Dr. Stanley Crooke, a pioneer in the field of precision medicine known as antisense therapy, was the keynote speaker this year Rare Disease Day. Dr. Crooke, the founder and CEO of ISIS Pharmaceutics, spoke of his company’s success in scientific development of antisense technology, as well his philosophy of running a company that does not seek consensus, but values the power of good science by a few individuals. ISIS Pharmaceutics has created one of the most advance pipelines for FDA approval of antisense therapy drugs. They have commercialized of the first two antisense drugs to reach the market, Vitravene and KYNAMRO®. His presentation was an inspiration to young audience.

Chris Garabedian, CEO of Sarepta Pharmaceuticals, also presented and participated in the discussion panel. He spoke about Sapreta’s development of an advanced antisense therapy, “exon skipping,” to treat Duchenne muscular dystrophy.

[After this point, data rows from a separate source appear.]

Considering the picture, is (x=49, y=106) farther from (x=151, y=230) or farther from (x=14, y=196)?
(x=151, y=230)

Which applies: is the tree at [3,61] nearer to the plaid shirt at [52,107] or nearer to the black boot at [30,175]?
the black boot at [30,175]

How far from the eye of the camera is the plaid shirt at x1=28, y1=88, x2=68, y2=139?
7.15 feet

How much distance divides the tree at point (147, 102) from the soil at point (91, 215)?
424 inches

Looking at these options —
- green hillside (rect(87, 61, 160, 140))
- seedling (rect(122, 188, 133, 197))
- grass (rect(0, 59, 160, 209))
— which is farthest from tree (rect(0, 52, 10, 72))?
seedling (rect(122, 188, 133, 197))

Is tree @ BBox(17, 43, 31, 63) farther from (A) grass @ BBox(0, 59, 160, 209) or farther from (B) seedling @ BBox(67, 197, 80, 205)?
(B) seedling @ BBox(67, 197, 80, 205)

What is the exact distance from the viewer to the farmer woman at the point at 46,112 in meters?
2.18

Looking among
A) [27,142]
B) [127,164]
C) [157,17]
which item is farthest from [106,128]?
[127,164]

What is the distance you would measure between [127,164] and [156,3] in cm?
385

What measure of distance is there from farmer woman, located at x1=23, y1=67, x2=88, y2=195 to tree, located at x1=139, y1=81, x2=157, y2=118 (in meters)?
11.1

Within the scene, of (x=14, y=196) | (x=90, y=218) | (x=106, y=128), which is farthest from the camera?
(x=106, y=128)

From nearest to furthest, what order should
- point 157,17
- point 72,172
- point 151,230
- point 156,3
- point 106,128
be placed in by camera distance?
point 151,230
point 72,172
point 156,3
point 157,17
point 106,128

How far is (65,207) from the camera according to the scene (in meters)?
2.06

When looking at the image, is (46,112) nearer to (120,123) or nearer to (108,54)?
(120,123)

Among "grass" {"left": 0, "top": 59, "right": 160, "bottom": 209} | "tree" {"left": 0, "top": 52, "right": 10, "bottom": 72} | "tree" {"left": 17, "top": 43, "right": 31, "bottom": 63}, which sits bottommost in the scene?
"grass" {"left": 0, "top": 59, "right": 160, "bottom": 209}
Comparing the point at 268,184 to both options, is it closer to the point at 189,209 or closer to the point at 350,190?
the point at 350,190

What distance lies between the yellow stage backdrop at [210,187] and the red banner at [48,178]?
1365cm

The success of the therapy Eteplirsen has the FDA evaluating a breakthrough status for the medicine. His presentation illuminated the many issues that biotech companies face when seeking market approval from the FDA and the increasing role of patients demanding new medicines.

The panel discussion was led by Dr. Tim Coté, founder of Coté Orphan Consulting and a former director of the FDA’s Office of Orphan Product Development commented on the regulation behind orphan drug designation; Dr. Saswati Chatterjee, a professor from City of Hope spoke about adeno-associated viruses as vectors for gene therapy; and Nicole Boice, founder and CEO of Global Genes, discussed the role of patients in dealing with lack of information for their children with rare diseases. During this panel discussion students representing the Drug Information Association and the newly formed Rare Disease Club led the questions and lively interactions.

The day concluded with a screening of a film “Silent Angels,” a documentary narrated by Julia Roberts about Rett Syndrome. Rett’s is a disease of girls. The film followed the discovery of the gene that causes this rare disease. Perhaps this will lead to a precision medicine for Rett syndrome.